TASK REQUIREMENTS:
Rewrite the part of the material below that opens with the line containing "According to what" and runs through the end of the material as a two-column CSV with the columns text and answer. Give one row for each text-and-answer pair, and put each value in a single quoted field with line breaks replaced by spaces.

Some records

━━━━━━━━

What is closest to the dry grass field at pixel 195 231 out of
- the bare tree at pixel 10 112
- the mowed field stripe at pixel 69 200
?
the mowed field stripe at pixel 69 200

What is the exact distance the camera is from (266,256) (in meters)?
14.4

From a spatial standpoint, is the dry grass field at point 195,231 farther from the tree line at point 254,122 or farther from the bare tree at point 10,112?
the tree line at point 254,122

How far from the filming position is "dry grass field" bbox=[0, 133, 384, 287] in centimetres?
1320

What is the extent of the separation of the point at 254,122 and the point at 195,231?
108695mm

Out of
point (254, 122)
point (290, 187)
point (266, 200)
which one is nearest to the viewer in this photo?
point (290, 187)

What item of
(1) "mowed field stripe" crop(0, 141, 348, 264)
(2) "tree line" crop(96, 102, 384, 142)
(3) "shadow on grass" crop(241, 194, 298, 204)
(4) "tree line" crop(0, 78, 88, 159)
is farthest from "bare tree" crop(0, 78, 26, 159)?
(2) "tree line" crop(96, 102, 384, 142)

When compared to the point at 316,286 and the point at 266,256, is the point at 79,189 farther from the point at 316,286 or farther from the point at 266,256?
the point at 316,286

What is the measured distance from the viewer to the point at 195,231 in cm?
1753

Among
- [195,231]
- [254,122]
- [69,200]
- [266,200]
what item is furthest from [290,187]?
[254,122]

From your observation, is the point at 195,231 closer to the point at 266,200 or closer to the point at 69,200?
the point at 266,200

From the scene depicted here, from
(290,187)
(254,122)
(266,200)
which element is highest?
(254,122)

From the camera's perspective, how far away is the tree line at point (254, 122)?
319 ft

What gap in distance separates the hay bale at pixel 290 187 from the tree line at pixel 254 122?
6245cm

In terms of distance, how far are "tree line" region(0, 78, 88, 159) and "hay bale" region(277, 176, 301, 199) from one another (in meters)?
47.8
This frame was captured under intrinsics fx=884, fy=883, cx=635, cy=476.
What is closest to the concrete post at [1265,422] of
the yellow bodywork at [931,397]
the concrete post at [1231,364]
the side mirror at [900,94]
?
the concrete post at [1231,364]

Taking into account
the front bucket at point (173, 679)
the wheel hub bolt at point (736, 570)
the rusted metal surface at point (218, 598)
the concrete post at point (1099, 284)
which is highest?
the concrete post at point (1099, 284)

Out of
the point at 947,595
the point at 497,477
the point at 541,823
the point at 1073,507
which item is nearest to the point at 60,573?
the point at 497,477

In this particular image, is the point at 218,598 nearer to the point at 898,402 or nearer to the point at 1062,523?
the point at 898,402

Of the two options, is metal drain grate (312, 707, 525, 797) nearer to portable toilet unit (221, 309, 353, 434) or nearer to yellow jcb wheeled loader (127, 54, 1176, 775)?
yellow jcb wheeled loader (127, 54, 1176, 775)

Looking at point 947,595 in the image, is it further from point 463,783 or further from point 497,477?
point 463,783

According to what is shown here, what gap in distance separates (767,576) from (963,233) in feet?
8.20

━━━━━━━━

OUTPUT FOR THIS EXERCISE:
text,answer
"According to what is shown here, what gap in distance separates (767,576) from (963,233) in feet?","8.20"